# TEXT PROVIDED

============

Skip to main content

Dashboards and KPIs

Visualize system health and business metrics in a single view.

TL;DR

Dashboard: Visual display of metrics and KPIs. KPI: Key Performance Indicator (business metric). Don't show 100 metrics (useless). Show 5-10 key metrics that matter. Red/green health indicator. Separate dashboards: executive (revenue, uptime), ops (latency, errors), business (conversion, retention). Update frequency: system metrics (every 10s), business metrics (daily). Actionable alerts: don't alert on every metric (fatigue). Alert on SLO breaches and incidents only.

Learning Objectives

  • Design effective dashboards
  • Identify meaningful KPIs
  • Distinguish executive vs. operational dashboards
  • Create alerting rules
  • Avoid alert fatigue
  • Measure business impact of technical metrics
  • Build self-service monitoring
  • Correlate metrics and incidents

Motivating Scenario

10 dashboards, 200 metrics. On-call engineer doesn't know what's normal. 50 alerts daily, 80% false positives. Incident happens, no one notices (alert buried in noise). After redesign: 3 dashboards, 12 meaningful metrics, 2 alerts/week, 99% actionable. Response time cut from 30 min to 5 min.

============

# PROVIDED INFORMATION

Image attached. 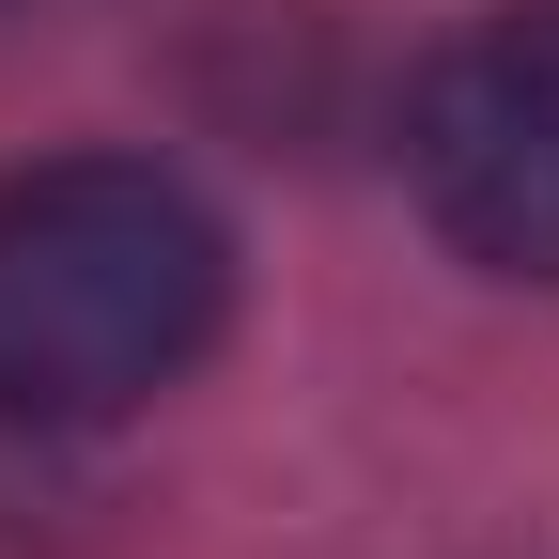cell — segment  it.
Returning <instances> with one entry per match:
<instances>
[{
  "label": "cell",
  "mask_w": 559,
  "mask_h": 559,
  "mask_svg": "<svg viewBox=\"0 0 559 559\" xmlns=\"http://www.w3.org/2000/svg\"><path fill=\"white\" fill-rule=\"evenodd\" d=\"M404 187L466 264L559 280V0L451 32L404 94Z\"/></svg>",
  "instance_id": "cell-2"
},
{
  "label": "cell",
  "mask_w": 559,
  "mask_h": 559,
  "mask_svg": "<svg viewBox=\"0 0 559 559\" xmlns=\"http://www.w3.org/2000/svg\"><path fill=\"white\" fill-rule=\"evenodd\" d=\"M234 311L218 202L156 156H47L0 187V419L94 436L202 373Z\"/></svg>",
  "instance_id": "cell-1"
}]
</instances>
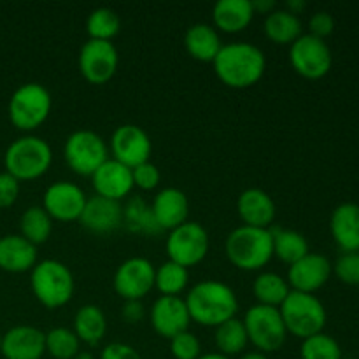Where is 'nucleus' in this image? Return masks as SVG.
Segmentation results:
<instances>
[{"mask_svg":"<svg viewBox=\"0 0 359 359\" xmlns=\"http://www.w3.org/2000/svg\"><path fill=\"white\" fill-rule=\"evenodd\" d=\"M217 79L233 90H245L258 83L266 69L265 53L249 42L223 44L212 62Z\"/></svg>","mask_w":359,"mask_h":359,"instance_id":"1","label":"nucleus"},{"mask_svg":"<svg viewBox=\"0 0 359 359\" xmlns=\"http://www.w3.org/2000/svg\"><path fill=\"white\" fill-rule=\"evenodd\" d=\"M193 323L207 328H217L235 318L238 300L235 291L221 280H202L188 291L184 298Z\"/></svg>","mask_w":359,"mask_h":359,"instance_id":"2","label":"nucleus"},{"mask_svg":"<svg viewBox=\"0 0 359 359\" xmlns=\"http://www.w3.org/2000/svg\"><path fill=\"white\" fill-rule=\"evenodd\" d=\"M224 249L235 269L244 272H258L273 258L272 230L242 224L230 231Z\"/></svg>","mask_w":359,"mask_h":359,"instance_id":"3","label":"nucleus"},{"mask_svg":"<svg viewBox=\"0 0 359 359\" xmlns=\"http://www.w3.org/2000/svg\"><path fill=\"white\" fill-rule=\"evenodd\" d=\"M32 293L39 304L49 311L63 307L74 297V276L65 263L58 259H42L32 269Z\"/></svg>","mask_w":359,"mask_h":359,"instance_id":"4","label":"nucleus"},{"mask_svg":"<svg viewBox=\"0 0 359 359\" xmlns=\"http://www.w3.org/2000/svg\"><path fill=\"white\" fill-rule=\"evenodd\" d=\"M6 172L18 181L42 177L53 163V151L44 139L25 135L14 140L4 156Z\"/></svg>","mask_w":359,"mask_h":359,"instance_id":"5","label":"nucleus"},{"mask_svg":"<svg viewBox=\"0 0 359 359\" xmlns=\"http://www.w3.org/2000/svg\"><path fill=\"white\" fill-rule=\"evenodd\" d=\"M286 332L297 339L305 340L312 335L323 333L326 326V309L316 294L291 291L279 307Z\"/></svg>","mask_w":359,"mask_h":359,"instance_id":"6","label":"nucleus"},{"mask_svg":"<svg viewBox=\"0 0 359 359\" xmlns=\"http://www.w3.org/2000/svg\"><path fill=\"white\" fill-rule=\"evenodd\" d=\"M51 107L53 98L48 88L39 83H27L11 97L9 119L18 130L32 132L49 118Z\"/></svg>","mask_w":359,"mask_h":359,"instance_id":"7","label":"nucleus"},{"mask_svg":"<svg viewBox=\"0 0 359 359\" xmlns=\"http://www.w3.org/2000/svg\"><path fill=\"white\" fill-rule=\"evenodd\" d=\"M63 158L74 174L91 177L109 160V147L98 133L77 130L65 140Z\"/></svg>","mask_w":359,"mask_h":359,"instance_id":"8","label":"nucleus"},{"mask_svg":"<svg viewBox=\"0 0 359 359\" xmlns=\"http://www.w3.org/2000/svg\"><path fill=\"white\" fill-rule=\"evenodd\" d=\"M242 323L248 332L249 344H252L258 353H276L286 342L287 332L279 309L256 304L245 312Z\"/></svg>","mask_w":359,"mask_h":359,"instance_id":"9","label":"nucleus"},{"mask_svg":"<svg viewBox=\"0 0 359 359\" xmlns=\"http://www.w3.org/2000/svg\"><path fill=\"white\" fill-rule=\"evenodd\" d=\"M209 245L210 241L205 228L196 221H186L181 226L168 231L165 248L170 262L191 269L205 259Z\"/></svg>","mask_w":359,"mask_h":359,"instance_id":"10","label":"nucleus"},{"mask_svg":"<svg viewBox=\"0 0 359 359\" xmlns=\"http://www.w3.org/2000/svg\"><path fill=\"white\" fill-rule=\"evenodd\" d=\"M291 67L305 79H321L332 70L333 55L323 39L311 34H302L290 48Z\"/></svg>","mask_w":359,"mask_h":359,"instance_id":"11","label":"nucleus"},{"mask_svg":"<svg viewBox=\"0 0 359 359\" xmlns=\"http://www.w3.org/2000/svg\"><path fill=\"white\" fill-rule=\"evenodd\" d=\"M154 265L147 258H128L114 273L116 294L125 302H142L154 290Z\"/></svg>","mask_w":359,"mask_h":359,"instance_id":"12","label":"nucleus"},{"mask_svg":"<svg viewBox=\"0 0 359 359\" xmlns=\"http://www.w3.org/2000/svg\"><path fill=\"white\" fill-rule=\"evenodd\" d=\"M79 72L90 84L109 83L114 77L119 65L118 49L112 42L93 41L84 42L79 51Z\"/></svg>","mask_w":359,"mask_h":359,"instance_id":"13","label":"nucleus"},{"mask_svg":"<svg viewBox=\"0 0 359 359\" xmlns=\"http://www.w3.org/2000/svg\"><path fill=\"white\" fill-rule=\"evenodd\" d=\"M112 160L119 161L125 167L135 168L149 161L153 153V142L146 130L137 125H121L114 130L111 137Z\"/></svg>","mask_w":359,"mask_h":359,"instance_id":"14","label":"nucleus"},{"mask_svg":"<svg viewBox=\"0 0 359 359\" xmlns=\"http://www.w3.org/2000/svg\"><path fill=\"white\" fill-rule=\"evenodd\" d=\"M86 200L88 196L81 189V186L74 184V182L58 181L53 182L44 191L42 209L49 214L53 221L70 223V221H79Z\"/></svg>","mask_w":359,"mask_h":359,"instance_id":"15","label":"nucleus"},{"mask_svg":"<svg viewBox=\"0 0 359 359\" xmlns=\"http://www.w3.org/2000/svg\"><path fill=\"white\" fill-rule=\"evenodd\" d=\"M332 273L333 265L326 256L319 252H309L290 266L286 280L291 291L314 294L328 283Z\"/></svg>","mask_w":359,"mask_h":359,"instance_id":"16","label":"nucleus"},{"mask_svg":"<svg viewBox=\"0 0 359 359\" xmlns=\"http://www.w3.org/2000/svg\"><path fill=\"white\" fill-rule=\"evenodd\" d=\"M189 323L191 318L181 297H160L151 307V326L163 339L172 340L179 333L188 332Z\"/></svg>","mask_w":359,"mask_h":359,"instance_id":"17","label":"nucleus"},{"mask_svg":"<svg viewBox=\"0 0 359 359\" xmlns=\"http://www.w3.org/2000/svg\"><path fill=\"white\" fill-rule=\"evenodd\" d=\"M81 224L91 233L105 235L112 233L123 224V205L121 202L104 198V196H91L86 200L83 214L79 217Z\"/></svg>","mask_w":359,"mask_h":359,"instance_id":"18","label":"nucleus"},{"mask_svg":"<svg viewBox=\"0 0 359 359\" xmlns=\"http://www.w3.org/2000/svg\"><path fill=\"white\" fill-rule=\"evenodd\" d=\"M91 184L95 193L104 198L121 202L125 196H128L133 189L132 168L125 167L119 161L109 158L93 175H91Z\"/></svg>","mask_w":359,"mask_h":359,"instance_id":"19","label":"nucleus"},{"mask_svg":"<svg viewBox=\"0 0 359 359\" xmlns=\"http://www.w3.org/2000/svg\"><path fill=\"white\" fill-rule=\"evenodd\" d=\"M0 353L6 359H41L46 354V333L34 326H14L2 335Z\"/></svg>","mask_w":359,"mask_h":359,"instance_id":"20","label":"nucleus"},{"mask_svg":"<svg viewBox=\"0 0 359 359\" xmlns=\"http://www.w3.org/2000/svg\"><path fill=\"white\" fill-rule=\"evenodd\" d=\"M237 212L245 226L270 228L276 219L277 207L266 191L259 188H248L238 195Z\"/></svg>","mask_w":359,"mask_h":359,"instance_id":"21","label":"nucleus"},{"mask_svg":"<svg viewBox=\"0 0 359 359\" xmlns=\"http://www.w3.org/2000/svg\"><path fill=\"white\" fill-rule=\"evenodd\" d=\"M151 209H153L154 219H156L160 230L170 231L188 221V196L177 188H163L153 198Z\"/></svg>","mask_w":359,"mask_h":359,"instance_id":"22","label":"nucleus"},{"mask_svg":"<svg viewBox=\"0 0 359 359\" xmlns=\"http://www.w3.org/2000/svg\"><path fill=\"white\" fill-rule=\"evenodd\" d=\"M330 231L335 244L346 252H359V205L340 203L330 217Z\"/></svg>","mask_w":359,"mask_h":359,"instance_id":"23","label":"nucleus"},{"mask_svg":"<svg viewBox=\"0 0 359 359\" xmlns=\"http://www.w3.org/2000/svg\"><path fill=\"white\" fill-rule=\"evenodd\" d=\"M37 265V248L21 235L0 238V269L11 273H23Z\"/></svg>","mask_w":359,"mask_h":359,"instance_id":"24","label":"nucleus"},{"mask_svg":"<svg viewBox=\"0 0 359 359\" xmlns=\"http://www.w3.org/2000/svg\"><path fill=\"white\" fill-rule=\"evenodd\" d=\"M255 18L251 0H219L212 7L214 28L224 34H238L251 25Z\"/></svg>","mask_w":359,"mask_h":359,"instance_id":"25","label":"nucleus"},{"mask_svg":"<svg viewBox=\"0 0 359 359\" xmlns=\"http://www.w3.org/2000/svg\"><path fill=\"white\" fill-rule=\"evenodd\" d=\"M184 48L193 60L202 63H212L223 48L219 32L207 23H195L186 30Z\"/></svg>","mask_w":359,"mask_h":359,"instance_id":"26","label":"nucleus"},{"mask_svg":"<svg viewBox=\"0 0 359 359\" xmlns=\"http://www.w3.org/2000/svg\"><path fill=\"white\" fill-rule=\"evenodd\" d=\"M74 333L79 342L90 347L98 346L107 333V319L104 311L97 305H83L74 316Z\"/></svg>","mask_w":359,"mask_h":359,"instance_id":"27","label":"nucleus"},{"mask_svg":"<svg viewBox=\"0 0 359 359\" xmlns=\"http://www.w3.org/2000/svg\"><path fill=\"white\" fill-rule=\"evenodd\" d=\"M263 30L273 44L291 46L298 37H302V21L297 14L287 9H273L266 14Z\"/></svg>","mask_w":359,"mask_h":359,"instance_id":"28","label":"nucleus"},{"mask_svg":"<svg viewBox=\"0 0 359 359\" xmlns=\"http://www.w3.org/2000/svg\"><path fill=\"white\" fill-rule=\"evenodd\" d=\"M272 230L273 256L286 265H293L298 259L309 255V242L300 231L286 230V228H270Z\"/></svg>","mask_w":359,"mask_h":359,"instance_id":"29","label":"nucleus"},{"mask_svg":"<svg viewBox=\"0 0 359 359\" xmlns=\"http://www.w3.org/2000/svg\"><path fill=\"white\" fill-rule=\"evenodd\" d=\"M123 224L128 231L139 235H158L161 231L151 205L140 196H133L123 207Z\"/></svg>","mask_w":359,"mask_h":359,"instance_id":"30","label":"nucleus"},{"mask_svg":"<svg viewBox=\"0 0 359 359\" xmlns=\"http://www.w3.org/2000/svg\"><path fill=\"white\" fill-rule=\"evenodd\" d=\"M252 293L259 305L279 309L287 294L291 293V287L283 276L276 272H263L252 283Z\"/></svg>","mask_w":359,"mask_h":359,"instance_id":"31","label":"nucleus"},{"mask_svg":"<svg viewBox=\"0 0 359 359\" xmlns=\"http://www.w3.org/2000/svg\"><path fill=\"white\" fill-rule=\"evenodd\" d=\"M214 344H216L217 353L223 356L233 358L244 353L249 344L244 323L233 318L217 326L216 333H214Z\"/></svg>","mask_w":359,"mask_h":359,"instance_id":"32","label":"nucleus"},{"mask_svg":"<svg viewBox=\"0 0 359 359\" xmlns=\"http://www.w3.org/2000/svg\"><path fill=\"white\" fill-rule=\"evenodd\" d=\"M20 230L21 237L27 238L37 248V245L48 242V238L51 237L53 219L42 207H28L20 219Z\"/></svg>","mask_w":359,"mask_h":359,"instance_id":"33","label":"nucleus"},{"mask_svg":"<svg viewBox=\"0 0 359 359\" xmlns=\"http://www.w3.org/2000/svg\"><path fill=\"white\" fill-rule=\"evenodd\" d=\"M189 272L174 262H165L154 270V287L161 297H179L188 287Z\"/></svg>","mask_w":359,"mask_h":359,"instance_id":"34","label":"nucleus"},{"mask_svg":"<svg viewBox=\"0 0 359 359\" xmlns=\"http://www.w3.org/2000/svg\"><path fill=\"white\" fill-rule=\"evenodd\" d=\"M121 30V20L118 13L109 7H98L91 11L86 20V32L93 41L111 42Z\"/></svg>","mask_w":359,"mask_h":359,"instance_id":"35","label":"nucleus"},{"mask_svg":"<svg viewBox=\"0 0 359 359\" xmlns=\"http://www.w3.org/2000/svg\"><path fill=\"white\" fill-rule=\"evenodd\" d=\"M81 351V342L74 330L53 328L46 333V353L55 359H74Z\"/></svg>","mask_w":359,"mask_h":359,"instance_id":"36","label":"nucleus"},{"mask_svg":"<svg viewBox=\"0 0 359 359\" xmlns=\"http://www.w3.org/2000/svg\"><path fill=\"white\" fill-rule=\"evenodd\" d=\"M302 359H342V347L325 332L302 340Z\"/></svg>","mask_w":359,"mask_h":359,"instance_id":"37","label":"nucleus"},{"mask_svg":"<svg viewBox=\"0 0 359 359\" xmlns=\"http://www.w3.org/2000/svg\"><path fill=\"white\" fill-rule=\"evenodd\" d=\"M170 353L175 359H198L202 356V346L191 332H182L170 340Z\"/></svg>","mask_w":359,"mask_h":359,"instance_id":"38","label":"nucleus"},{"mask_svg":"<svg viewBox=\"0 0 359 359\" xmlns=\"http://www.w3.org/2000/svg\"><path fill=\"white\" fill-rule=\"evenodd\" d=\"M333 273L347 286H359V252H346L333 265Z\"/></svg>","mask_w":359,"mask_h":359,"instance_id":"39","label":"nucleus"},{"mask_svg":"<svg viewBox=\"0 0 359 359\" xmlns=\"http://www.w3.org/2000/svg\"><path fill=\"white\" fill-rule=\"evenodd\" d=\"M132 179H133V188H139L142 191H153L158 188L161 181L160 168L151 161L139 165V167L132 168Z\"/></svg>","mask_w":359,"mask_h":359,"instance_id":"40","label":"nucleus"},{"mask_svg":"<svg viewBox=\"0 0 359 359\" xmlns=\"http://www.w3.org/2000/svg\"><path fill=\"white\" fill-rule=\"evenodd\" d=\"M309 30H311L309 32L311 35L325 41V39L330 37V35L333 34V30H335V20H333L332 14L326 13V11H319V13L312 14V18L309 20Z\"/></svg>","mask_w":359,"mask_h":359,"instance_id":"41","label":"nucleus"},{"mask_svg":"<svg viewBox=\"0 0 359 359\" xmlns=\"http://www.w3.org/2000/svg\"><path fill=\"white\" fill-rule=\"evenodd\" d=\"M20 195V181L4 172L0 174V209L11 207Z\"/></svg>","mask_w":359,"mask_h":359,"instance_id":"42","label":"nucleus"},{"mask_svg":"<svg viewBox=\"0 0 359 359\" xmlns=\"http://www.w3.org/2000/svg\"><path fill=\"white\" fill-rule=\"evenodd\" d=\"M100 359H142L137 349H133L128 344L112 342L105 346L100 353Z\"/></svg>","mask_w":359,"mask_h":359,"instance_id":"43","label":"nucleus"},{"mask_svg":"<svg viewBox=\"0 0 359 359\" xmlns=\"http://www.w3.org/2000/svg\"><path fill=\"white\" fill-rule=\"evenodd\" d=\"M121 314L128 323L142 321V318H144L142 302H125V307H123Z\"/></svg>","mask_w":359,"mask_h":359,"instance_id":"44","label":"nucleus"},{"mask_svg":"<svg viewBox=\"0 0 359 359\" xmlns=\"http://www.w3.org/2000/svg\"><path fill=\"white\" fill-rule=\"evenodd\" d=\"M252 9H255V14H270L276 9V2H272V0H256V2H252Z\"/></svg>","mask_w":359,"mask_h":359,"instance_id":"45","label":"nucleus"},{"mask_svg":"<svg viewBox=\"0 0 359 359\" xmlns=\"http://www.w3.org/2000/svg\"><path fill=\"white\" fill-rule=\"evenodd\" d=\"M286 9L290 11V13H293V14H300L302 11L305 9V2L304 0H290V2L286 4Z\"/></svg>","mask_w":359,"mask_h":359,"instance_id":"46","label":"nucleus"},{"mask_svg":"<svg viewBox=\"0 0 359 359\" xmlns=\"http://www.w3.org/2000/svg\"><path fill=\"white\" fill-rule=\"evenodd\" d=\"M241 359H269V358H266V354L258 353V351H252V353L242 354Z\"/></svg>","mask_w":359,"mask_h":359,"instance_id":"47","label":"nucleus"},{"mask_svg":"<svg viewBox=\"0 0 359 359\" xmlns=\"http://www.w3.org/2000/svg\"><path fill=\"white\" fill-rule=\"evenodd\" d=\"M198 359H231V358L223 356V354L219 353H209V354H202Z\"/></svg>","mask_w":359,"mask_h":359,"instance_id":"48","label":"nucleus"},{"mask_svg":"<svg viewBox=\"0 0 359 359\" xmlns=\"http://www.w3.org/2000/svg\"><path fill=\"white\" fill-rule=\"evenodd\" d=\"M74 359H95V358H93V354L88 353V351H79Z\"/></svg>","mask_w":359,"mask_h":359,"instance_id":"49","label":"nucleus"},{"mask_svg":"<svg viewBox=\"0 0 359 359\" xmlns=\"http://www.w3.org/2000/svg\"><path fill=\"white\" fill-rule=\"evenodd\" d=\"M0 347H2V335H0Z\"/></svg>","mask_w":359,"mask_h":359,"instance_id":"50","label":"nucleus"}]
</instances>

============

# AIM
Extend the piece on dashboards and KPIs, picking up after its final sentence about response time dropping from 30 minutes to 5.

# OUTPUT FOR THIS TASK
Core Concepts

Dashboard Hierarchy

┌─────────────────────────────────────┐
│ Executive Dashboard (CEO/CFO) │
│ - Uptime %, Revenue, Growth │
│ - Update: Daily │
├─────────────────────────────────────┤
│ Operational Dashboard (On-Call) │
│ - Latency, Errors, Throughput │
│ - Update: Real-time │
├─────────────────────────────────────┤
│ Business Dashboard (Product/PM) │
│ - Conversion, Retention, DAU │
│ - Update: Hourly │
├─────────────────────────────────────┤
│ Infrastructure Dashboard (SRE) │
│ - CPU, Memory, Disk, Network │
│ - Update: Real-time │
└─────────────────────────────────────┘

KPI Categories

CategoryExamplesTarget
ReliabilityUptime %, Error Rate99.9%+
PerformanceLatency p99, Response Time< 100ms
ThroughputRequests/sec, QPS1000+ req/s
BusinessRevenue, Conversion, DAUGrowth + 10%
Cost$ per transaction, Cost/userDecrease

Dashboard Design

1. Primary Metric in Large Font

┌──────────────────────────────┐
│ Uptime: 99.97% │
│ ✓ Excellent │
│ │
│ Details: │
│ - Last incident: 2h ago │
│ - Duration: 5 minutes │
│ - Cause: DB failover │
└──────────────────────────────┘

2. Status Color

GREEN (> 99.9%):  Everything good
YELLOW (99-99.9%): Degraded, watch
RED (< 99%): Incident
GRAY: No data

3. Time-based Comparison

This week: 99.97%
Last week: 99.95%
Trend: ↑ Improving

4. Drill-down Links

Main Dashboard
└── Click "Errors"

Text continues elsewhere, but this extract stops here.